I've been really busy working on dolls and other items for my ETSY SHOP I'm currently listed on "vacation" there so I can gather and create what I want to create to put into my shop all at one time.
I remember when I first put things in there and they went so fast. If this happens again I honestly won't be able to keep up with the demand. Handmade things do take a ton of time to make; that's the way the ball bounces..
Anyways, I was thinking about how I have such a creative mind that if I don't actually do what I'm thinking of I won't sleep at night. I'll just keep thinking of it over and over again till I actually put pen to paper, write it down, draw it etc. Honestly, I have so many ideas in my head that I myself can't keep up with it. The ideas come faster than my hands can produce! ha ha!
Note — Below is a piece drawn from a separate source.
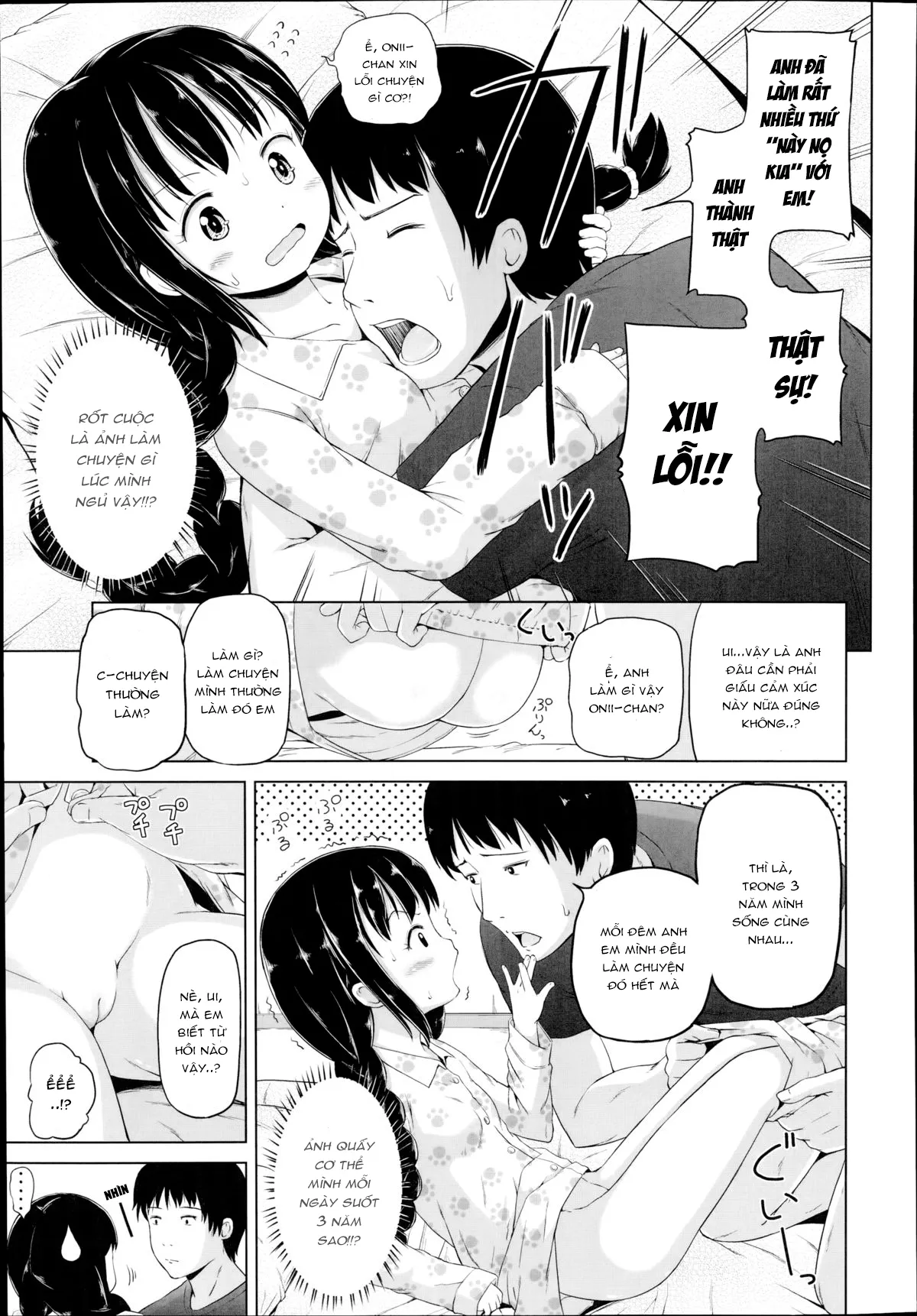 HentaiVN.net - Ảnh 6 - Hero Onii-chan no Shoutai [Hero Onii-chan's True Colors; Chân Dạng Của Onii-chan Anh Hùng] - Oneshot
I created a journal, a binder if you will to collect my thoughts about what I want to make, just to see if this would help me. The thing is huge. It has paper in it where I can draw, places to put photos etc. I have to say it doesn't help me. It makes me feel worse; like I'm not doing things fast enough. I look over it and feel overwhelmed so instead of that I've decided to just try to block out other ideas while I'm working on a project. Of course I do write things down but I don't over think it anymore.
There are so many "learning" videos on YouTube, it's great. I can't get enough of YouTube when it comes to that sort of thing.
I recently found a few channels where they teach (yes, I said teach) you how to paint with water colors. I've been painting ever since. I also got a few items to help along such as a doodle book. I'm not such a good painter but it's super fun and takes away the stress so I do it anyways.
Speaking of Youtube I have my own channel and I haven't uploaded as of yet this year. I did remove my old videos to start the New Year fresh in 2014 and I've made some new ones that haven't been released. This year I turned 40, this year I'm supposed to be graduating and getting my B.A in General Psychology, this year I'm planning on getting a career not just a job and this year I'll be launching my ETSY SHOP, even though I opened it a long time ago I'm going to be keeping up with it and producing more dolls more frequently so I consider it a new launch so to speak.
This might not be the place to put my weightloss journey but really it's been apart of me for so long that how could I not mention it.
I've been on a weightloss journey for years. Literally. The last time I lost a ton of weight and reached goal was back in 2007. I had my priorities straight and I was really super happy before I started losing weight.
I know this might sound strange but I got divorced in 2007 and was so happy about it that I decided to join a gym and lose weight. I did it and managed to lose about 80 pounds. Oh my God did I look stunning; I bought new clothes and the whole nine. I got so much attention it wasn't even funny...
Then tragedy struck; back to back, two major things that happened to the point I lost touch with reality, fell into the deepest depression of my entire life. Suicide is all I thought about. I gained all the weight back because of what had occurred.
This is life people. But here's what I learned; tragedy will happen, not only will it happen but it will happen when you least expect it to. And when it does, don't lose yourself because yourself is all you have and all you will have. Yourself is the only person you will ever have with you 24 hours a day 7 days a week. Take care of yourself. Point blank.
Anyways, I'm on a weightloss journey and I'm trying so hard to find some sort of balance in my life but it is hard and it's trial and error. I know this is a life change (Lord knows I've heard that a million times over) and I want to be able to live with what I choose to do with my life. In other words being on a diet doesn't work because eventually I will stop and go right back to what I had done before because essentially I didn't learn anything to begin with. So it goes..
Here's something that I created on my own today. No recipe just threw it together.
I call this my "Strawberry salad". I never really mixed fruit and veg before, but I love it and probably won't eat a salad without fruit ever again.
The ingredients are:
half a head of iceberg lettuce
pinch of almonds
and the juice of one cara cara orange (for dressing)
If you have not tried fruit and veg together, YOU MUST!